_Instructions for the task_: Rewrite every one of the items below, swapping each "black smartphone" for "mobile phone" and keeping everything else the same.

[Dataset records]
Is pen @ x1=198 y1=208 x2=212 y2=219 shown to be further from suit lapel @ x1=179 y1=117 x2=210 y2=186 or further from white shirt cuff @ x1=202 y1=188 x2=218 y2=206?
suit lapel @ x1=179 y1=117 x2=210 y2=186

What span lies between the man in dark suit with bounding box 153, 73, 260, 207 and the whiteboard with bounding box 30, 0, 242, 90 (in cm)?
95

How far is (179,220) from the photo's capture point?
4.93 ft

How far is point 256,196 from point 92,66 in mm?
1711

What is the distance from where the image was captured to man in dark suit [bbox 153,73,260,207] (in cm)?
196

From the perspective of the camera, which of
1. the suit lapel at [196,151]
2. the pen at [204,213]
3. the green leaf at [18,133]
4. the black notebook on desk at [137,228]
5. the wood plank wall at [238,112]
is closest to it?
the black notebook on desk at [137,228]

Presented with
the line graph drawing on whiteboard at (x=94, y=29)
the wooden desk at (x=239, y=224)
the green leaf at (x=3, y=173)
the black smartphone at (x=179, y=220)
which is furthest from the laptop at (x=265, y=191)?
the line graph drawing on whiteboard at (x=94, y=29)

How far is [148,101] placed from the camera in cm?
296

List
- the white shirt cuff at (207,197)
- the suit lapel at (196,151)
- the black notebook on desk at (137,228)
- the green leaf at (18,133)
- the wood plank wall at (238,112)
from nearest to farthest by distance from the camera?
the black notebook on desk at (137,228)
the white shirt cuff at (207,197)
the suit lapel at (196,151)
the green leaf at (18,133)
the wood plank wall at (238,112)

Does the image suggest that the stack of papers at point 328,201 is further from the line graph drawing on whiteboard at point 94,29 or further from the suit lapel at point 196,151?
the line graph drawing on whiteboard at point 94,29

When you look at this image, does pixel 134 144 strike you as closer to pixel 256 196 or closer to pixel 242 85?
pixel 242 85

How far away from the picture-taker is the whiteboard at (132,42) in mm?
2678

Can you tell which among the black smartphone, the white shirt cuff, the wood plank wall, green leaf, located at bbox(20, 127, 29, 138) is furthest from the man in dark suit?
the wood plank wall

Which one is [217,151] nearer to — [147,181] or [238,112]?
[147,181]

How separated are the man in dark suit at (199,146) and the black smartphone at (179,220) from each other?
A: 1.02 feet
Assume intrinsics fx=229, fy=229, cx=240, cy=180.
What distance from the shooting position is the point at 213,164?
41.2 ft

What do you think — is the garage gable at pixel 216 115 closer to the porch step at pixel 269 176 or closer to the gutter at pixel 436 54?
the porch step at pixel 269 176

_Solution for this exercise_:
Is pen @ x1=198 y1=208 x2=212 y2=219 shown to be further from suit lapel @ x1=179 y1=117 x2=210 y2=186 or further from white shirt cuff @ x1=202 y1=188 x2=218 y2=206?
suit lapel @ x1=179 y1=117 x2=210 y2=186

What span lies between the man in dark suit with bounding box 153, 73, 260, 207 and the whiteboard with bounding box 30, 0, 242, 90 (in cm)?
95

How far is (179,220) from the photo's capture point?
4.93 ft

How far is point 256,196 from point 92,66 in mm?
1711

What is the distance from where the image was captured to man in dark suit [bbox 153,73,260,207] (in cm)?
196

From the perspective of the camera, which of
1. the suit lapel at [196,151]
2. the pen at [204,213]
3. the green leaf at [18,133]
4. the black notebook on desk at [137,228]
5. the wood plank wall at [238,112]
is closest to it?
the black notebook on desk at [137,228]

Presented with
the line graph drawing on whiteboard at (x=94, y=29)
the wooden desk at (x=239, y=224)
the green leaf at (x=3, y=173)
the mobile phone at (x=179, y=220)
which is furthest from the laptop at (x=265, y=191)?
the line graph drawing on whiteboard at (x=94, y=29)

How far is [148,101] placed from the camera in cm?
296

List
- the white shirt cuff at (207,197)
- the suit lapel at (196,151)
- the black notebook on desk at (137,228)
- the green leaf at (18,133)
- the wood plank wall at (238,112)
from nearest to farthest by distance from the camera?
the black notebook on desk at (137,228)
the white shirt cuff at (207,197)
the suit lapel at (196,151)
the green leaf at (18,133)
the wood plank wall at (238,112)

Does the image suggest that the stack of papers at point 328,201 is further from the line graph drawing on whiteboard at point 94,29 or further from the suit lapel at point 196,151?
the line graph drawing on whiteboard at point 94,29

When you look at this image, does pixel 134 144 strike you as closer to pixel 256 196 or closer to pixel 242 85?
pixel 242 85

How far away from the picture-taker is the whiteboard at (132,42) in mm?
2678

Can you tell which among the mobile phone, the white shirt cuff, the wood plank wall, green leaf, located at bbox(20, 127, 29, 138) is furthest from the man in dark suit?
the wood plank wall

Which one is [217,151] nearer to — [147,181] or [238,112]?
[147,181]

How separated are the man in dark suit at (199,146) and the mobile phone at (179,220) from each other?
A: 1.02 feet
Assume intrinsics fx=229, fy=229, cx=240, cy=180.
What distance from the shooting position is the point at 213,164?
41.2 ft

What do you think — is the garage gable at pixel 216 115 closer to the porch step at pixel 269 176 or closer to the gutter at pixel 436 54?
the porch step at pixel 269 176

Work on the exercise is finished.